### Assignment A
Answer these from the text on presentations and speeches:
(i) What is the title of the top-rated presentation?
(ii) What three words describe an effective presentation?
(iii) What did the writer title the book?
### Assignment B
List every kind of person that the text on presentations and speeches names as a main practitioner of speeches today.
### Assignment C
Copy the part of the text on presentations and speeches word for word. Begin at the words "Speakers play with" and stop after "action as a result.".

=== Reading text ===

I distinguish, somewhat arbitrarily, between a presentation and a speech.
Presentations and speeches both serve a purpose, but a different purpose. They are different beasts, and they deserve to be handled differently.
Presentations Are Informative
In the business world most people make presentations.
A presentation communicates information so that people understand it and can do something with or about it.
A presentation’s goal is to educate or inform audiences to take action.
Check out The 25 Best Slideshare Presentations of 2013 and you’ll see what I’m talking about.
The top-rated presentation is titled Internet Trends. It is, according to the description, “filled with over 100 charts, stats and trends on digital, technology and economic issues that affect us all.”
An effective presentation is clear, accurate, and detailed. You want everyone in the audience to understand exactly what you mean.
A presentation is persuasive, if it is any good. You want people to do something — preferably what you want them to do — as a result of listening to you.
PowerPoint can be an effective presentation aid, because it allows you to display information…even “over 100 charts, stats and trends.”
Presentations tend to be matter-of-fact, prosaic, somewhat unimaginative almost by default. The title Internet Trends, for example, seems designed to elicit yawns.
Speeches are Influential and Inspirational
Few people these days give speeches.
Preachers, politicians, coaches at half-time, military leaders before a battle, and motivational speakers are the main practitioners of speeches today.
A speech shapes how people think and feel about an issue or topic, and changes their behavior as a result.
Churchill’s wartime speeches portrayed the war not as a doomed effort on the part of the British, but as a life-or-death contest between civilization (the British empire and way of life) and evil incarnate (Nazi Germany). His speeches steeled people’s resistance and gave them courage and hope to carry on.
An effective speech is evocative. It uses words and phrases to activate people’s imaginations, to call forth their memories, and to elicit the feelings associated with them.
Speakers don’t — or shouldn’t — project pictures for the audience to look at.
Speakers tell stories and create images that people picture in their minds.
Words — the right words — without pictures or external visual stimuli force the mind to supply its own images. On their own, words trigger the imagination, which in turn calls forth a flood of memories and emotions.
PowerPoint is not the friend of a speech. It keeps people in their heads, in their rational, conscious minds, divorced from their imaginations, emotions, and memories.
That’s why I titled my book Real Leaders Don’t Do PowerPoint. What I really meant to say is that real leaders don’t make presentations (which use and should use PowerPoint); they give speeches.
Speakers play with words, the way a poet or playwright does. They’re not interested in pinning a concept down to a single meaning that is the same for each person in the audience. They know — and they are pleased by the fact — that each individual hears a different message (shaped by his or her experience, wisdom, and needs), draws his or her own conclusions, and resolves to take his or her own action as a result.
Presentations and speeches both serve a purpose, but a different purpose. They are different beasts, and they need to be handled differently.
What do you think? Do you agree or disagree?

=== Supplied material ===

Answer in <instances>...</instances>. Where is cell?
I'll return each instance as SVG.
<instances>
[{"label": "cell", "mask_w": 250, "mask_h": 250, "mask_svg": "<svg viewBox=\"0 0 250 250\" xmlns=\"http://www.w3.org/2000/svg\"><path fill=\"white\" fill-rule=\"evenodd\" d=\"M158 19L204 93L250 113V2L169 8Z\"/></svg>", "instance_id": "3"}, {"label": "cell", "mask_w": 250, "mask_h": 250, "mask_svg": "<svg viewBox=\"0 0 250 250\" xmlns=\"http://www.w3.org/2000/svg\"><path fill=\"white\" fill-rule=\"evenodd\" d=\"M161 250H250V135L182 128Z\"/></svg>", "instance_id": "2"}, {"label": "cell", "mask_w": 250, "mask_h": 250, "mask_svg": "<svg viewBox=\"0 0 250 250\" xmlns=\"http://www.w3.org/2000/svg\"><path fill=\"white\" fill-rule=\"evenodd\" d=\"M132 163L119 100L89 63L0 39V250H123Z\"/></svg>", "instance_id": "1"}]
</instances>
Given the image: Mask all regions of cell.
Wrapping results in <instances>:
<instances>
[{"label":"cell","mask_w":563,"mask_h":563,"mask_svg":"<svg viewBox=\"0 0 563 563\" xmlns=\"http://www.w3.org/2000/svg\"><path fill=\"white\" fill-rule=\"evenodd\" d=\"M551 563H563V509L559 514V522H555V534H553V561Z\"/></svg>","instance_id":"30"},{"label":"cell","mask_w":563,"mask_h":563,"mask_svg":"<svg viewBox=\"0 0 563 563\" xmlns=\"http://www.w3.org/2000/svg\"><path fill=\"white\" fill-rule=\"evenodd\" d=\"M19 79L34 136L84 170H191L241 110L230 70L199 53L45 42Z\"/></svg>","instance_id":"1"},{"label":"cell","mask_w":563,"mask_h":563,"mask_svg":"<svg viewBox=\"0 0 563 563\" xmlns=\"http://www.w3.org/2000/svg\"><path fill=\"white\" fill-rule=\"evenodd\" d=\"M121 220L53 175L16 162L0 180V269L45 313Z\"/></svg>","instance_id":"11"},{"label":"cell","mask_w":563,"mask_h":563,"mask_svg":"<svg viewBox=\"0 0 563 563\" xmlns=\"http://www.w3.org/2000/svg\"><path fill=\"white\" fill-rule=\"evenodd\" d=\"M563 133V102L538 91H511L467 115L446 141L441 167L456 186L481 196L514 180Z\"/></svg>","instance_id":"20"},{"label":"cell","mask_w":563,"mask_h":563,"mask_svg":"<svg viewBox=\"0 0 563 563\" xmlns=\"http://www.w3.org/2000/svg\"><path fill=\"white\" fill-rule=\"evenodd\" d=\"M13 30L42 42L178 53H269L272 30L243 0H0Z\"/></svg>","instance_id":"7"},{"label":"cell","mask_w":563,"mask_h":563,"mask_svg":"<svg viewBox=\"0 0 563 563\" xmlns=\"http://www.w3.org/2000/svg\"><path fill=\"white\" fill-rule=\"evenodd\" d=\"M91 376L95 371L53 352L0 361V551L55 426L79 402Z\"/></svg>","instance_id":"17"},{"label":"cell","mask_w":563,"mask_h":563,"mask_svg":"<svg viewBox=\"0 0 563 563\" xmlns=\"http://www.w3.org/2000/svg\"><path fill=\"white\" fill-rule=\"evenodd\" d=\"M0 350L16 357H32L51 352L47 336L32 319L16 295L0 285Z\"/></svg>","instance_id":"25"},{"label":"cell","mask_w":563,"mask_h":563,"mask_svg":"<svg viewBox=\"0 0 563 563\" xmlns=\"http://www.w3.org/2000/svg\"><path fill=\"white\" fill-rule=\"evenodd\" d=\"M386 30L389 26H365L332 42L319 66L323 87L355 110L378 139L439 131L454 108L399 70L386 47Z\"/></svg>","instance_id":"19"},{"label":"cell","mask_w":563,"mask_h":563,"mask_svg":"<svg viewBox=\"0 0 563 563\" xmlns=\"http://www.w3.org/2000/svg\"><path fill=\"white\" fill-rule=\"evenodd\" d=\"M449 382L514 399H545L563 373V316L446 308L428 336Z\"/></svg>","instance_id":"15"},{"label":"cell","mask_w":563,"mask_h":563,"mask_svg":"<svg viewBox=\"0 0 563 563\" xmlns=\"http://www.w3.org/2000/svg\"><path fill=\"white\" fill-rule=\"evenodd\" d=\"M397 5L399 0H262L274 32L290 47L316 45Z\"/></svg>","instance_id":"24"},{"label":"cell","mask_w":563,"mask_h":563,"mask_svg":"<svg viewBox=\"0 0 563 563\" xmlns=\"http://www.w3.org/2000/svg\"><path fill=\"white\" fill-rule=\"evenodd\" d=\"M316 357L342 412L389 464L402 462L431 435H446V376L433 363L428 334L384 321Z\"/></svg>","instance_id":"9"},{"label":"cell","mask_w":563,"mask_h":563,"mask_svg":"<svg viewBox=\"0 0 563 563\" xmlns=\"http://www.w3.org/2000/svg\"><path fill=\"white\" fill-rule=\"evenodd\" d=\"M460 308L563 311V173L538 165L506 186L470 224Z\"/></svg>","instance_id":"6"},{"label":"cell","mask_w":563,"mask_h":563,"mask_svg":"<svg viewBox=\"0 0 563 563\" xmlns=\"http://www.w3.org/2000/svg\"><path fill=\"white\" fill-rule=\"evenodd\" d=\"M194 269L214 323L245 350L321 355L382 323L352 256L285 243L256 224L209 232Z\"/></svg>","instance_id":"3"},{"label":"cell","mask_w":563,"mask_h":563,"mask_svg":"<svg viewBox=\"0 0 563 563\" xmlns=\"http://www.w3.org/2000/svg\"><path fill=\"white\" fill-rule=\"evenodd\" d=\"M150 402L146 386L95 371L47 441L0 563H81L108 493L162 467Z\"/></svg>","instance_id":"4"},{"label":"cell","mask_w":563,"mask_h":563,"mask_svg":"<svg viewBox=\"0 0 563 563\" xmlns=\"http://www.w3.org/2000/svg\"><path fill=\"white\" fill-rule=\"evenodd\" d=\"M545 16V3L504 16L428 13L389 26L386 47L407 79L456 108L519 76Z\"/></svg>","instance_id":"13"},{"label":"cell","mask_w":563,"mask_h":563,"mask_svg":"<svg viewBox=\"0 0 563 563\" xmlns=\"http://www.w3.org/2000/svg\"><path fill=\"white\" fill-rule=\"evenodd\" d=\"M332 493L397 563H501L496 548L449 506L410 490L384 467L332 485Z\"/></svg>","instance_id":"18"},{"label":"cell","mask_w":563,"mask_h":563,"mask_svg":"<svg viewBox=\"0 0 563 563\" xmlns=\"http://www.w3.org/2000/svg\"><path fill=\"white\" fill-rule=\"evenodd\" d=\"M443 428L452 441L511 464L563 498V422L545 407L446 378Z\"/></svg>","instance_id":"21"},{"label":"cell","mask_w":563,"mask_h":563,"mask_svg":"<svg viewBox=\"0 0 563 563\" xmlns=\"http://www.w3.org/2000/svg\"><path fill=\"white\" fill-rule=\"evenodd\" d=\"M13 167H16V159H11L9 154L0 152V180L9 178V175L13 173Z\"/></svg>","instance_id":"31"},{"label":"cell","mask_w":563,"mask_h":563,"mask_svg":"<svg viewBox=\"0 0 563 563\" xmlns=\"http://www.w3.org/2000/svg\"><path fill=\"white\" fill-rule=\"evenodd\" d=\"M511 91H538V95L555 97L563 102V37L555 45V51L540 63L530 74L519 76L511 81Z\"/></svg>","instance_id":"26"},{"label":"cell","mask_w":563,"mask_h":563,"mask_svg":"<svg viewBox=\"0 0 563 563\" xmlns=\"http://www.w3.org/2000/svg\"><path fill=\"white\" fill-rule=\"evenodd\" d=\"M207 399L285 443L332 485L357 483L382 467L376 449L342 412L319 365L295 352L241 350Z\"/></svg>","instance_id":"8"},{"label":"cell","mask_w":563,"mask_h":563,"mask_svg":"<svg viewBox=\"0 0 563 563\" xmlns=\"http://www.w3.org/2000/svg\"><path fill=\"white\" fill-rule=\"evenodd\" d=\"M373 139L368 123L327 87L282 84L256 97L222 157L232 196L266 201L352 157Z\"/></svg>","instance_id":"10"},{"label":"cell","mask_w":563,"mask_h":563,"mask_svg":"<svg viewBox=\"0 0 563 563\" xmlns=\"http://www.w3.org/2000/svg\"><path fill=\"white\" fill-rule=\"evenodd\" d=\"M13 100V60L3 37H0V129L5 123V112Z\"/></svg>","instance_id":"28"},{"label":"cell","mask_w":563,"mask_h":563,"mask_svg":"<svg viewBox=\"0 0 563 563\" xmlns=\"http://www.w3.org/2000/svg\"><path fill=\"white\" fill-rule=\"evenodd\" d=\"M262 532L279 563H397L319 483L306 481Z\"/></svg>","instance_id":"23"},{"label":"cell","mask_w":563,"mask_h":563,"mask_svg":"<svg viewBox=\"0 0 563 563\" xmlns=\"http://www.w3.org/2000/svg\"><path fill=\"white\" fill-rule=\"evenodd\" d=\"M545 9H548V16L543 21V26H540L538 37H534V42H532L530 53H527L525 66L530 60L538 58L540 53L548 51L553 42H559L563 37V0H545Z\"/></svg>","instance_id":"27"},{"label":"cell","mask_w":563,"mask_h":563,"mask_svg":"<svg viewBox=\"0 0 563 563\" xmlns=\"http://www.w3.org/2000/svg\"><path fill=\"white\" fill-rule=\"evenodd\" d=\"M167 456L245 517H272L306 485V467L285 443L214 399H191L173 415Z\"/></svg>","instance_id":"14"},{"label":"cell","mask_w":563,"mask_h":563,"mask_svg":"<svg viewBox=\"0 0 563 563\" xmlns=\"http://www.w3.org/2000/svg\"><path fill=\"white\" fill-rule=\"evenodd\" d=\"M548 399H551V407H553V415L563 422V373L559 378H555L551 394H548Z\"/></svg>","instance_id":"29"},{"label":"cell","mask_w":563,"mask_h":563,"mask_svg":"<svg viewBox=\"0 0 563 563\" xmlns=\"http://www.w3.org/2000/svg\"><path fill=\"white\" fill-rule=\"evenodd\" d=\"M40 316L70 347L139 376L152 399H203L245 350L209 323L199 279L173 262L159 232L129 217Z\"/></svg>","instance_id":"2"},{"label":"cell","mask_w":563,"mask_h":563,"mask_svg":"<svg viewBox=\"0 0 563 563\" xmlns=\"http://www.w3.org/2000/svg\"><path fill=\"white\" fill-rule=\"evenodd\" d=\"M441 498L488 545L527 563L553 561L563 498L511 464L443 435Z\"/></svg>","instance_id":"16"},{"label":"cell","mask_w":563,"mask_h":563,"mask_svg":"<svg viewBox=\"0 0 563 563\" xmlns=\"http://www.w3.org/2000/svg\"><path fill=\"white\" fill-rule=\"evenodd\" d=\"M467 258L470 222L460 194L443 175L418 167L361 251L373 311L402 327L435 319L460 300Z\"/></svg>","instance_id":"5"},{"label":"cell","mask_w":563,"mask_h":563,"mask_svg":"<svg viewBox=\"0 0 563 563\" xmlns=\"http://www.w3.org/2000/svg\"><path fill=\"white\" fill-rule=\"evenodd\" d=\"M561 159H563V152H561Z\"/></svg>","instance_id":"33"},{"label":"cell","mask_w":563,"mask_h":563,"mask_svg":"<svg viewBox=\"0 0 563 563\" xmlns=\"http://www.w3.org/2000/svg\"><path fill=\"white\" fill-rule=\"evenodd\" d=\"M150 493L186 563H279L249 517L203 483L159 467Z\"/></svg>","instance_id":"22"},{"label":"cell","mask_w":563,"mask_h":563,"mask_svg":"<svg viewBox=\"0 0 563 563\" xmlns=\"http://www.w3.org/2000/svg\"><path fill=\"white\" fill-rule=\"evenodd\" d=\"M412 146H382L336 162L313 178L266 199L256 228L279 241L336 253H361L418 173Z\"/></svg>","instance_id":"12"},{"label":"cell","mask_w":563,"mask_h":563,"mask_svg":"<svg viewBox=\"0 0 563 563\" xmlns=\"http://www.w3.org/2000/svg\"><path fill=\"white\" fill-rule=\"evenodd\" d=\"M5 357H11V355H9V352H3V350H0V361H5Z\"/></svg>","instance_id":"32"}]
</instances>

===

### Your response A
(i) Internet Trends
(ii) Clear, accurate, and detailed
(iii) Real Leaders Don't Do PowerPoint

### Your response B
Preachers, politicians, coaches at half-time, military leaders before a battle, motivational speakers

### Your response C
Speakers play with words, the way a poet or playwright does. They’re not interested in pinning a concept down to a single meaning that is the same for each person in the audience. They know — and they are pleased by the fact — that each individual hears a different message (shaped by his or her experience, wisdom, and needs), draws his or her own conclusions, and resolves to take his or her own action as a result.